Far more surreal, and therefore amusing, is the documentary gang, headed by the pretty Taylor (Angela Goethals). She, needless to say, disapproves of the murders. But her disapproval, however genuine, is hilariously understated. As the group stakes out potential prey in a schoolyard, Taylor gently derides Leslie as if he were merely scoping out underage ass. During a visit to Leslie’s old friend and inspiration, a retired killer (played by Robert Englund, famed for playing Freddy Krueger), Leslie shamefacedly admits, “she’s not entirely on board with why we do what we do.”

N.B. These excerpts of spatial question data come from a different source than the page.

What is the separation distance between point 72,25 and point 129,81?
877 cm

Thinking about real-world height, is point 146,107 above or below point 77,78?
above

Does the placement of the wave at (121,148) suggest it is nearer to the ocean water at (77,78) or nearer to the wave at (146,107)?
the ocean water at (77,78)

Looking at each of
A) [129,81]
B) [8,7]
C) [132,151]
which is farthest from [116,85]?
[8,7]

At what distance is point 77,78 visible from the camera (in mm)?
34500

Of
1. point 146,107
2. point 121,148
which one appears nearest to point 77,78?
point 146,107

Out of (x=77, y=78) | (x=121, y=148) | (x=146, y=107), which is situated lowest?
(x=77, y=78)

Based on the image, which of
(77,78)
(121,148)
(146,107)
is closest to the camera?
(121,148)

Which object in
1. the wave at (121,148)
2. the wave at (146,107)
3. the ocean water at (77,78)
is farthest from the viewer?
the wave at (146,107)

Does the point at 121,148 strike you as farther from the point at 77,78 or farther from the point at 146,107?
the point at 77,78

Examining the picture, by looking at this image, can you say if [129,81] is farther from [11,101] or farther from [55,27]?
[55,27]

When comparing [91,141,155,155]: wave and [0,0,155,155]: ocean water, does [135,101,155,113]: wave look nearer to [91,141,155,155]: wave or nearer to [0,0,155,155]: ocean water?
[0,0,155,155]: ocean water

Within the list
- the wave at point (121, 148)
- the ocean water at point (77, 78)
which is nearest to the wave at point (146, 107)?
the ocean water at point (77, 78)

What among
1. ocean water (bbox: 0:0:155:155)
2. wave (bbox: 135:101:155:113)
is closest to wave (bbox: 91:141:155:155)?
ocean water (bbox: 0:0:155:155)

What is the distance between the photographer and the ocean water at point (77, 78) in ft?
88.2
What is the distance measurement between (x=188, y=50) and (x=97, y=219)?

They do what they do, the killers explain, because the world requires a balance of good and evil. They rejoice when a Captain Ahab figure—a prophet of doom that stands for all the good in the universe (um, did they mean Captain Elijah?)—appears to foil their plans. Indeed, their murders are a form of ritual, explicitly laden with all the figurative meanings we associate with the genre. Leslie Vernon observes that the final victim—the survivor girl—will always arm herself with a weapon resembling an erect cock. In an evocative apple orchard, Leslie conscientiously explains how the yonic (opposite of phallic) imagery symbolizes the womb and birth. These exegeses expose the inelegant subtexts of the slasher picture, but Leslie Vernon’s contagious excitement glorifies rather than mocks the genre.
All the meta is lovely, if a few notches short of a fantastic picture like Scream. But when Behind the Mask duly tries to be scary, it sacrifices all of its achievements. Taylor regains her sense of outrage, and Leslie dons his terrifying mask, abandoning his adorably bizarre persona to become the cheap attraction of countless interchangeable horror flicks. You can suffer through the second half of the film and the interminable credits, which loudly and irritatingly promise a surprise at the end, but what’s the point? Should this tiny little film ever take off, and a sequel come down the drainpipe, one only hopes that the filmmakers return to what made their project stand out in the first place.
Behind the Mask: The Rise of Leslie Vernon is currently in limited release.